Dengan mendalami ilmu dunia setidaknya kita dapat menunjukkan bahwa muslim pun dapat bersaing atau bersinergi dengan para non-muslim seperti apa yang dilakukan oleh ilmuwan-ilmuwan muslim zaman dulu yang mana ilmu dan dasar teorinya masih dipakai hingga sekarang.
Bukankan ilmu dunia dapat digunakan menjadi ‘senjata’ para muslim untuk mengubah pandangan non-muslim ke arah yang lebih baik?
Dan yang terakhir, dengan mempelajari ilmu geografi dan astronomi, kita lebih memahami bahwa ciptaan Allah itu sangat luas dan tidak bertentangan dengan yang Ia firmankan dalam Al-Quran.
Kita belajar biologi dan fisika, hingga yang paling terkecil yaitu teori seputar warna dan cahaya, membuat kita merasa lebih jauh berkenalan dengan ciptaan-ciptaan Allah yang selama ini kita tidak sadari. Jadi bukan sekedar kagum dengan ukiran lafal Allah di alam yang kemungkinan hanya cocoklogi atau editan perangkat lunak semata.

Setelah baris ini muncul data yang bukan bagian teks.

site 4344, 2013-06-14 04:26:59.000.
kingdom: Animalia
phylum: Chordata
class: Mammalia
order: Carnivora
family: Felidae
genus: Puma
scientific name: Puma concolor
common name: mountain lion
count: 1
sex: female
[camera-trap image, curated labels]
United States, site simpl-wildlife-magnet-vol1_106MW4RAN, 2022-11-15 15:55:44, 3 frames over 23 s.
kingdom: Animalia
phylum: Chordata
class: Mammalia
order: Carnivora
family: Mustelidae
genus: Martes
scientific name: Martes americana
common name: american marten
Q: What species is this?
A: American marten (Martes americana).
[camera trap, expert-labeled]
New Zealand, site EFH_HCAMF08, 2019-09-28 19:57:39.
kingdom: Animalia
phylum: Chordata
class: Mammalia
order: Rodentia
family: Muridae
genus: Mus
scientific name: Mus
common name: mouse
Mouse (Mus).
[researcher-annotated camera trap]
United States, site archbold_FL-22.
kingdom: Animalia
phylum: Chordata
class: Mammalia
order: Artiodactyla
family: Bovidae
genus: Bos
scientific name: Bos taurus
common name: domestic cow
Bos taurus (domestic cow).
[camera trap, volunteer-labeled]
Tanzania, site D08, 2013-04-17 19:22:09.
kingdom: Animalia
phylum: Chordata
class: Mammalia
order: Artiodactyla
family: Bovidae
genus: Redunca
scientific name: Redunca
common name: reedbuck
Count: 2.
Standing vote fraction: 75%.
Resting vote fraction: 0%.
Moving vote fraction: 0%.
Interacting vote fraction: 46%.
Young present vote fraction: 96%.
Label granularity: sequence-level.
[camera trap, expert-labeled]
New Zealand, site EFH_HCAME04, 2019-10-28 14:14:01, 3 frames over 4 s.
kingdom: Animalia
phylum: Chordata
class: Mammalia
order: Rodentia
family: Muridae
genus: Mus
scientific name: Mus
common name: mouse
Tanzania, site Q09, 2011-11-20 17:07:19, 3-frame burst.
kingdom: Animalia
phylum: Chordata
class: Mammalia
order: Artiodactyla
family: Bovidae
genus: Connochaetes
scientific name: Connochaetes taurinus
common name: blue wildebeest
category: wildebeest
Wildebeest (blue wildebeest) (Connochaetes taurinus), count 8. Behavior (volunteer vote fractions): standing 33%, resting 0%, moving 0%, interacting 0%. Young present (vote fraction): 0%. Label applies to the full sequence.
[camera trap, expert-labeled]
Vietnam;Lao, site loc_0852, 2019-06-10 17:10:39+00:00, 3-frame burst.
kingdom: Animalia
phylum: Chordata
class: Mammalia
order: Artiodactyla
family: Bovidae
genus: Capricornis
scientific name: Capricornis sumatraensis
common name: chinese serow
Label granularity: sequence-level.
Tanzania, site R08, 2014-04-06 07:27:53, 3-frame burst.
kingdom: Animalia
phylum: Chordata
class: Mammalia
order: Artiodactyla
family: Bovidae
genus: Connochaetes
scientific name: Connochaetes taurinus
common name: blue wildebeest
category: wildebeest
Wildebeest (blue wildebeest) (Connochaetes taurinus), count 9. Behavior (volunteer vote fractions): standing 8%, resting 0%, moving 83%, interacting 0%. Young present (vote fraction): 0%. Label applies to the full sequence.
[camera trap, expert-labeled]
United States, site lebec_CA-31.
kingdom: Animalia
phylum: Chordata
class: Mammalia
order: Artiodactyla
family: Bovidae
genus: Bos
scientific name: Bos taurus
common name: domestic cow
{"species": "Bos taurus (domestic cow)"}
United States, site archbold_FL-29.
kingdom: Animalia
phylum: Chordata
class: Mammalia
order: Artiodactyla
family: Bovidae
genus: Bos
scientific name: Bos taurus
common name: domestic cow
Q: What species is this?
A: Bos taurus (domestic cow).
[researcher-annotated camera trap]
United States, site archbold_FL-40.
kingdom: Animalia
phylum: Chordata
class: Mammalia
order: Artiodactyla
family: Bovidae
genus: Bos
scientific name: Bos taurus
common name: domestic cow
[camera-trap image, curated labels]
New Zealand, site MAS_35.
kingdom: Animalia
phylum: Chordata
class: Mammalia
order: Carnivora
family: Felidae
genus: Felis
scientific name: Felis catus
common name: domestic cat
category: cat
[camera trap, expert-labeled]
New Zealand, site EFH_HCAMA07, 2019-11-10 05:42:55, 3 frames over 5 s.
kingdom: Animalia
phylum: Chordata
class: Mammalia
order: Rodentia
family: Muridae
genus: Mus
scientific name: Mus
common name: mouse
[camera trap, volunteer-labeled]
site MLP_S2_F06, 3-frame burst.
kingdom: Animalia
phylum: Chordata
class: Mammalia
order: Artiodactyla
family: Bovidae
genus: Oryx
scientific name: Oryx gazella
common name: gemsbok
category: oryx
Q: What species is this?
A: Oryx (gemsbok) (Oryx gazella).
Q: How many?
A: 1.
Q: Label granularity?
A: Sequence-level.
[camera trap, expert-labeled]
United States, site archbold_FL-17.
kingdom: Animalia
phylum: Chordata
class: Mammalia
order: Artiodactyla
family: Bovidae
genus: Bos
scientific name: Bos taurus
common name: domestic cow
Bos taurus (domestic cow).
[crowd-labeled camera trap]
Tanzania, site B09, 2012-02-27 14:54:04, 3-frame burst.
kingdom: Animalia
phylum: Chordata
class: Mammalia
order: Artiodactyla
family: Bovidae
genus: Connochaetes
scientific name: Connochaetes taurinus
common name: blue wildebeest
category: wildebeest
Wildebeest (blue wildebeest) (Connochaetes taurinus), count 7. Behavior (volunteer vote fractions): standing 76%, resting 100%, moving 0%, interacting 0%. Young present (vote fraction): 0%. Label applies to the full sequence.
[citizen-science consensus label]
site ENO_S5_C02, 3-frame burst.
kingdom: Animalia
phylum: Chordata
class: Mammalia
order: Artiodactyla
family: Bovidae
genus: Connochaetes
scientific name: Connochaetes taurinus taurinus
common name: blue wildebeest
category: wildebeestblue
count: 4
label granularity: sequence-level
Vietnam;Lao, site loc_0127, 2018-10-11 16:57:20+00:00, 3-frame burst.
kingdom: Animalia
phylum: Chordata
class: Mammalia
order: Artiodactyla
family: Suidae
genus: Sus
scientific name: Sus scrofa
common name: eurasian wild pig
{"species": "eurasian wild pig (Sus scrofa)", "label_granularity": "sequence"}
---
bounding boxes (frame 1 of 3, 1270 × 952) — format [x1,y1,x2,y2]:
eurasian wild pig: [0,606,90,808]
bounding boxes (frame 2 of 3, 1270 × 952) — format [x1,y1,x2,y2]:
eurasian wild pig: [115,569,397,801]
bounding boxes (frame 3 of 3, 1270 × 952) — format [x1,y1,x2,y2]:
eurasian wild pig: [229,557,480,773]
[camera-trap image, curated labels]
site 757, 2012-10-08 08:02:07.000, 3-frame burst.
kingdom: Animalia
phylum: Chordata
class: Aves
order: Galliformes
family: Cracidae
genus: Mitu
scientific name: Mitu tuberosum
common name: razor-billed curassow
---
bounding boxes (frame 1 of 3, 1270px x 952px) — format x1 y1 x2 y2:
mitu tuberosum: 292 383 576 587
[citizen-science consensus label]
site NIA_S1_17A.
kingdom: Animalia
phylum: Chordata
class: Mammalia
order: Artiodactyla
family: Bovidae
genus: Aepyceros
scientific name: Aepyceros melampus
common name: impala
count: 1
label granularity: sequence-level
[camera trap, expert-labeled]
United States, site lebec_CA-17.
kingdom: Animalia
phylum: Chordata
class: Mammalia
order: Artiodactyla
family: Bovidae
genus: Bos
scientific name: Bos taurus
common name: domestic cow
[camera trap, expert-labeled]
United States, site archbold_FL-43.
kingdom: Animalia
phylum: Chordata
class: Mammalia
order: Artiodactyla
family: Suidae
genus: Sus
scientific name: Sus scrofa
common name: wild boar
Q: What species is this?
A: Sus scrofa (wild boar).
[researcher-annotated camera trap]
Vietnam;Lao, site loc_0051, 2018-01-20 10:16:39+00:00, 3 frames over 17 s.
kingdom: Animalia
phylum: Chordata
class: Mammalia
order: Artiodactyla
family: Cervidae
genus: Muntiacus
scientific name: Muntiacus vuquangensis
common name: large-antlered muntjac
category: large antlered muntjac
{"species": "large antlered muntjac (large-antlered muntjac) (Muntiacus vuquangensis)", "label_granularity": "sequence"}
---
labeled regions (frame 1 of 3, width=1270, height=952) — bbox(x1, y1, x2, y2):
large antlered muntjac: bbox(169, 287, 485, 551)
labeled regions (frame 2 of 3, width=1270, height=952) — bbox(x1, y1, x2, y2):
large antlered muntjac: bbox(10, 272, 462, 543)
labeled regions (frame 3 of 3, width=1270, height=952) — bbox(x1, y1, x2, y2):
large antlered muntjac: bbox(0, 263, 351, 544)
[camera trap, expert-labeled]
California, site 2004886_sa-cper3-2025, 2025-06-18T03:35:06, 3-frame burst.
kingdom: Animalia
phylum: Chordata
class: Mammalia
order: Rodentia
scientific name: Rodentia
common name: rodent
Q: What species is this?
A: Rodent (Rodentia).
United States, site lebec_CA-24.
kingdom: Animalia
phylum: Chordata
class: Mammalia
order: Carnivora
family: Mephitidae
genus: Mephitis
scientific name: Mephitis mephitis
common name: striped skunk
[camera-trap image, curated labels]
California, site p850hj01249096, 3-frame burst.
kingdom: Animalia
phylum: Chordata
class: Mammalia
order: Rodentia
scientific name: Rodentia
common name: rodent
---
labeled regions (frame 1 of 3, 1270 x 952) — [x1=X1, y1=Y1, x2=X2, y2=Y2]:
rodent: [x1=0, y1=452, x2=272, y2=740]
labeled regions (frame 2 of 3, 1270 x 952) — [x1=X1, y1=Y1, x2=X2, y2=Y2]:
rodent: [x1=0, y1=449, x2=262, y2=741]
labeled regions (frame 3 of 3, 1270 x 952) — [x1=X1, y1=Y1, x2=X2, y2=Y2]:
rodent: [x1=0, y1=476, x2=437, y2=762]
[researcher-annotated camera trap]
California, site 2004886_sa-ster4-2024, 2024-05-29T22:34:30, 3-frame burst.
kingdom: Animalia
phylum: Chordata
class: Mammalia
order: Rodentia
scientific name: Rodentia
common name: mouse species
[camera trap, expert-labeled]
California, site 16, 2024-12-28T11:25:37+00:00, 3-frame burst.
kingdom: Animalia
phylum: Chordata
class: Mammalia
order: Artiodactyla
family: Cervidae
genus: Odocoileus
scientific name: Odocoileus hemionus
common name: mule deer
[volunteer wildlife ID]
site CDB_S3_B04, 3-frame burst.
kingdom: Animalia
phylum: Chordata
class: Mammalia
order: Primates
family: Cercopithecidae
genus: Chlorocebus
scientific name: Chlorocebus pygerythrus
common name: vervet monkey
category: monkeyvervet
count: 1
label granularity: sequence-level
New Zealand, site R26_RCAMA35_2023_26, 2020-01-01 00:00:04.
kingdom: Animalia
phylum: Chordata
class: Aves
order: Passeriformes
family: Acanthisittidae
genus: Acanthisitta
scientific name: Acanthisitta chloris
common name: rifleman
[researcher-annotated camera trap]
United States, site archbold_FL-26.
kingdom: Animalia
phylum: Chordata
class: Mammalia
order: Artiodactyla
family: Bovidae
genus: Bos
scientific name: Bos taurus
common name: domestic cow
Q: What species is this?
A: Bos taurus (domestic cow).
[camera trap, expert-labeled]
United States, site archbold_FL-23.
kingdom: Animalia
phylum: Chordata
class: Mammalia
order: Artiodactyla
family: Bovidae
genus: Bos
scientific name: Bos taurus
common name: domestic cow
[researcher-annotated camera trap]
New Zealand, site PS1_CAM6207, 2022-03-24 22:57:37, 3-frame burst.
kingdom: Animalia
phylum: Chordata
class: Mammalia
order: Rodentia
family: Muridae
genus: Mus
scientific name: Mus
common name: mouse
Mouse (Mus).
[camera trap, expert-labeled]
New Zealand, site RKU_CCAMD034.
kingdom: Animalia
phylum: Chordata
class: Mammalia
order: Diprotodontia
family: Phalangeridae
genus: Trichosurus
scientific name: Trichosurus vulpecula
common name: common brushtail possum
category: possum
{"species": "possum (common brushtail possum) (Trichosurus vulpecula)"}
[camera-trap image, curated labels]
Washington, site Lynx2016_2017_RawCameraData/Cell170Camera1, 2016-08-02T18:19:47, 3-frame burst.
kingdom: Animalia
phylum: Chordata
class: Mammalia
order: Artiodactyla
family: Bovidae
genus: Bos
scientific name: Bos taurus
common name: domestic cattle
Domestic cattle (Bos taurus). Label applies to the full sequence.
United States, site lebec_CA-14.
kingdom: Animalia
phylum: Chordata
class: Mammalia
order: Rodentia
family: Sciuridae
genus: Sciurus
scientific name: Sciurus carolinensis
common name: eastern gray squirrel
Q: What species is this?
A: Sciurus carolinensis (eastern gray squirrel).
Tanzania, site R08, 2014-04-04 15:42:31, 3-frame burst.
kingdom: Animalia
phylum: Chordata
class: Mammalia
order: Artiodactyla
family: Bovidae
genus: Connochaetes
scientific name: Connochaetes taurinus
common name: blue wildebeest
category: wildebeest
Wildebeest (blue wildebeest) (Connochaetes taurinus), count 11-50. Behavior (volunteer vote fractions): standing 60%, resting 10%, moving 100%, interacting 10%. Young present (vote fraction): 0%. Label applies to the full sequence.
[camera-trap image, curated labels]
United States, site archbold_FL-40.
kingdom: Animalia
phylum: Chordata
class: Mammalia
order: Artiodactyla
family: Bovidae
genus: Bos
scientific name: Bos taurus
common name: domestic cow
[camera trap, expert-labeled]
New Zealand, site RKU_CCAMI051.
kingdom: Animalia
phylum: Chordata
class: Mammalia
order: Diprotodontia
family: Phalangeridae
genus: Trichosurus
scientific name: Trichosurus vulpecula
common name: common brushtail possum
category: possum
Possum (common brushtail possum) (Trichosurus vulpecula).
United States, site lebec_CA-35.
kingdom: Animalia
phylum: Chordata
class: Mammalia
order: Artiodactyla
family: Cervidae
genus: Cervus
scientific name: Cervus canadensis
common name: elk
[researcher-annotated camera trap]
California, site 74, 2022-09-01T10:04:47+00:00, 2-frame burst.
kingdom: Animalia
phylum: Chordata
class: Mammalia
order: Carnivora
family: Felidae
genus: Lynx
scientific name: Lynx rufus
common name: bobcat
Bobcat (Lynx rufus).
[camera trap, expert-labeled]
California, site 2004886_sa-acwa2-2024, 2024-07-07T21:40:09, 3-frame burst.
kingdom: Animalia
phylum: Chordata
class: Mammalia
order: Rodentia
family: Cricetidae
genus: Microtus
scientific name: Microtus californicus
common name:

Menuntut ilmu dunia bisa jadi bernilai ibadah di sisi Allah Ta’ala dan mendapat pahala dariNya jika diniatkan untuk ibadah dan menebar kebaikan kepada umat. Tidak perlu seluruh ilmu dunia kita pelajari, cukup kita pelajari sesuai hobi saja karena satu cabang ilmu dunia tidak akan habis dipelajari dalam waktu singkat.
Selebihnya, kita bisa fokus mempelajari ilmu fikih.